→ SELECTED PASSAGE

There’s Too Much Confusion
The Biden administration’s conflicting messages trouble America’s allies — and even some administration officials
President Biden’s ad-lib remark that Russian President Vladimir Putin “cannot remain in power” didn’t just upset foreign and domestic political leaders. It also troubles some U.S. military, Foreign Service and intelligence officers, and even members of his own administration.
U.S. and allied military and intelligence officials and diplomats said the administration’s lack of message discipline, which has been evident on other fronts as well, is troubling for three reasons.
First, these officials said, the President’s personal references to Putin as a “thug” and a “war criminal” and his off-the-cuff remark that the Russian leader has got to go risk escalating the conflict in Ukraine.
“I wouldn’t use this kind of words,” French President Emanuel Macron said in a television interview Sunday, adding that he feared escalatory language could derail European efforts to seek a diplomatic resolution to the conflict in Ukraine.
There is less concern about that in official Washington, however, because there is little optimism about negotiating a lasting settlement.
A senior U.S. official, speaking on the condition of anonymity to discuss Biden’s off-the-cuff remark, said there’s still a danger that giving the impression that the U.S. seeks to remove Putin “could give him the excuse he may be looking for to abandon even the appearance of any interest in pursuing diplomacy. Worse, it risks cementing his ambition to sooner or later install some puppet regime in Kyiv”.
Others fear that Biden’s talk of regime change could help Putin tighten his already firm grip on power, despite the domestic troubles his invasion of Ukraine has created, by rallying oligarchs and others who dislike Putin to his side in the face of a U.S. attempt to decide who rules Russia.
Second, these officials said, some of Biden’s and other officials’ sometimes contradictory public comments may foster the impression that important decisions are unsettled or subject to sudden revisions. That, in turn, raises doubts about the stability of U.S. policy, which one European official, who also requested anonymity, said “at times would appear to be a bit of an unmade bed”.
For example, Biden’s comment that the U.S. would respond “in kind” if Russia used chemical weapons in Ukraine has sowed doubt about whether the U.S. has destroyed its entire stock of CW, as American officials have said. National Security Advisor Jake Sullivan’s attempt to clear up the confusion by saying “the U.S. has no intention of using chemical weapons, period, under any circumstances” did little to dismiss questions about whether the U.S. still has a little Sarin or VX stashed somewhere.

→ DATA SEGMENT
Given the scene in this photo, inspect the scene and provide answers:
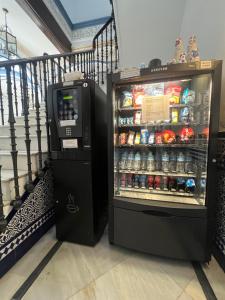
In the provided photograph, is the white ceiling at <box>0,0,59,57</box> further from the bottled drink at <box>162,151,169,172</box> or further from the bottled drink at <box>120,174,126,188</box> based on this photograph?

→ WHAT TO WORK ON
A: In the article on the Biden administration's mixed messages, why is official Washington less worried than Macron that escalatory language could derail a diplomatic resolution in Ukraine? Answer in one to three sentences.
B: Reproduce the passage of the article on the Biden administration's mixed messages between "U.S. and allied" and "a lasting settlement.", inclusive.
You can leave the listing aside.

→ RESPONSES PER TASK
A: Official Washington is less worried because there is little optimism there about negotiating a lasting settlement.

B:
U.S. and allied military and intelligence officials and diplomats said the administration’s lack of message discipline, which has been evident on other fronts as well, is troubling for three reasons.
First, these officials said, the President’s personal references to Putin as a “thug” and a “war criminal” and his off-the-cuff remark that the Russian leader has got to go risk escalating the conflict in Ukraine.
“I wouldn’t use this kind of words,” French President Emanuel Macron said in a television interview Sunday, adding that he feared escalatory language could derail European efforts to seek a diplomatic resolution to the conflict in Ukraine.
There is less concern about that in official Washington, however, because there is little optimism about negotiating a lasting settlement.